• _Brief 1_
According to the forum thread about the reuleauxminx, in what software was the puzzle designed?

>> START Source text

# I made a reuleauxminx (tetrahedral megaminx)



## AlGoreRhythm (Sep 6, 2017)

This is a Reuleauxminx. It's basically a megaminx, but it's been modified into the shape of a meissner (pillowed) tetrahedron-- the only way to make a normal tetrahedron with this geometry would be to use curvy cuts. I designed this puzzle from scratch in solidworks, and I put the .stl files on Thingiverse.com, where they are available to anyone who wants to 3D print their own.

I've got a few other puzzles in the works, I'll show them here on the forum when they're done-- if I get any positive feedback. As a relatively experienced puzzle designer, I also take reasonable design requests from anybody, so if you need something designed, I can do it for you, so long as I think it's reasonable.


----------



## Benjamin Warry (Sep 6, 2017)

Looking forward to more puzzles in the future.


----------



## One Wheel (Sep 6, 2017)

I've tried one design that turned out more difficult than I thought. I wonder if you'd have better success: a bump/ghost megaminx ball: draw a sphere through the points where the cuts from non-intersecting sides would intersect, and make the puzzle a smaller sphere that is off-center within that larger imaginary sphere. You could also make cuts through 3 misaligned faces, if that makes sense. If you could do a megaminx you could apply the same basic design to higher-order minxes.


----------



## AlGoreRhythm (Sep 6, 2017)

That's an interesting idea! I'll try it out.


----------

>> END Source text

• _Brief 2_
Display each line in the records that contains the string "right". Case counts.

>> START Task input

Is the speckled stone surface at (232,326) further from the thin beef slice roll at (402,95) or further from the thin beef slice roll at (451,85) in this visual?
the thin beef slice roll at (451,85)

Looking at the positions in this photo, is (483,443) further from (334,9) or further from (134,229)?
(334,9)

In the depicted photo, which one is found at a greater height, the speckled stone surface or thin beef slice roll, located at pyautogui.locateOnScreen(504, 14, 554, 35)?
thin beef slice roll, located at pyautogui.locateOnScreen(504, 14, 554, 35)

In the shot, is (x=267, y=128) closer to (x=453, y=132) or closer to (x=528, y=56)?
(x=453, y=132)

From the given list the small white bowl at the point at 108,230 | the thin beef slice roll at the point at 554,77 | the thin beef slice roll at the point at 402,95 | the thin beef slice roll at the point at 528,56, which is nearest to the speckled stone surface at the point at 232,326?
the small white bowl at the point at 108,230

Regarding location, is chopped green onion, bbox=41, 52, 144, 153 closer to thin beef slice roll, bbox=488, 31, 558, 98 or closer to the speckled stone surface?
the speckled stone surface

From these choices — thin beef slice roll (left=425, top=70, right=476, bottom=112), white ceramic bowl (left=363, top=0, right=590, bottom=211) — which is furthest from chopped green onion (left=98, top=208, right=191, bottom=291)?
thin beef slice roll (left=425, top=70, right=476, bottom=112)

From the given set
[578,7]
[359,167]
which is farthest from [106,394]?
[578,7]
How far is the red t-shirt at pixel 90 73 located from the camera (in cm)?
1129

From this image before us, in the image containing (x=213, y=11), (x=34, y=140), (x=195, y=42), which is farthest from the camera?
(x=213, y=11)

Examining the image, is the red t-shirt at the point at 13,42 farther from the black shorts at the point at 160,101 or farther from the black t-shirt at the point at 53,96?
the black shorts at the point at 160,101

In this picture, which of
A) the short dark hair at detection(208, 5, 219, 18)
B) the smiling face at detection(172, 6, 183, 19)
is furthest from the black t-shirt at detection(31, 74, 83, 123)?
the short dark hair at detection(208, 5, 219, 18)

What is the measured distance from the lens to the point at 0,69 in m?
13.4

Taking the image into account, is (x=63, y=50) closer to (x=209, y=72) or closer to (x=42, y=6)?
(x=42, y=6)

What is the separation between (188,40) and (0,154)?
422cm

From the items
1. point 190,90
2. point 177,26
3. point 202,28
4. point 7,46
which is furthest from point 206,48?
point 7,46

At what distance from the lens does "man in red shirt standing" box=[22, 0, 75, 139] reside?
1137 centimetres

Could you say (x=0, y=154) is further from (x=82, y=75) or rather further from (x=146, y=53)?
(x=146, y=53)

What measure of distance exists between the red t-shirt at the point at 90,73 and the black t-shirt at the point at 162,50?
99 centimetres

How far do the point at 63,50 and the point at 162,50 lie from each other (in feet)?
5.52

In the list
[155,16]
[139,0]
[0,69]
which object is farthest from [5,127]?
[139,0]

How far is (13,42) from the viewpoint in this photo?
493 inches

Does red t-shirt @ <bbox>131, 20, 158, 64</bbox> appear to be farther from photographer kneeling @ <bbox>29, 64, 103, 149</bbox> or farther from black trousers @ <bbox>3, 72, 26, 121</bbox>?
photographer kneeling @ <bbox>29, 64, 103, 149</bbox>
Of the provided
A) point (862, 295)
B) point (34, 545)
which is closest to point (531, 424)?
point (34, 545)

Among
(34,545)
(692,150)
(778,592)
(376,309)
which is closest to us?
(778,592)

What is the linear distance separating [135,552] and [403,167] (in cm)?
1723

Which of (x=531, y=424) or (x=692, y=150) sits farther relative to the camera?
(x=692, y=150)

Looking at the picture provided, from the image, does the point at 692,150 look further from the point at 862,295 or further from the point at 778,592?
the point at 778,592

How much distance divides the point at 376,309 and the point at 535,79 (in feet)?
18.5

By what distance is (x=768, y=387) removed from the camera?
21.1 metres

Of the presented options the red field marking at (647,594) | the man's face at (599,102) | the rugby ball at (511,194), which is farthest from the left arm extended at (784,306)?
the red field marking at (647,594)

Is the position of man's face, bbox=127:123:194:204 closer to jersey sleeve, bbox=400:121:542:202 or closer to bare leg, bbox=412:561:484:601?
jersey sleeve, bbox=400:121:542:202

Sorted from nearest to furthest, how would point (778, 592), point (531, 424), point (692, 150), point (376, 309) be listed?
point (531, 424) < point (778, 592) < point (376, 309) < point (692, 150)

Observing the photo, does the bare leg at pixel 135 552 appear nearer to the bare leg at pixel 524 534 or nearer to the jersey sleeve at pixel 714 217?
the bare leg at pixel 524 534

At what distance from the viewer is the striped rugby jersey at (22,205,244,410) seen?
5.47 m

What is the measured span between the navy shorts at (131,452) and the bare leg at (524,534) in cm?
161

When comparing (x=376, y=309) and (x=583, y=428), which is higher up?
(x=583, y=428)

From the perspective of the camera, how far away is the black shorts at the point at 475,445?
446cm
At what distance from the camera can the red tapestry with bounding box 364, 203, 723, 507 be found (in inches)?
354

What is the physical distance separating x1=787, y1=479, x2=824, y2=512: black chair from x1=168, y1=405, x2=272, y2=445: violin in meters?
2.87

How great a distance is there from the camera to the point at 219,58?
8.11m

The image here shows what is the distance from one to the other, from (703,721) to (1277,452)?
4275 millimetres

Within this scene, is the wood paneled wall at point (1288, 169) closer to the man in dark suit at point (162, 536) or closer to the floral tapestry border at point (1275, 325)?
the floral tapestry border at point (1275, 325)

>> END Task input

• _Written answer 1_
It was designed from scratch in SolidWorks.

• _Written answer 2_
From these choices — thin beef slice roll (left=425, top=70, right=476, bottom=112), white ceramic bowl (left=363, top=0, right=590, bottom=211) — which is furthest from chopped green onion (left=98, top=208, right=191, bottom=291)?
thin beef slice roll (left=425, top=70, right=476, bottom=112)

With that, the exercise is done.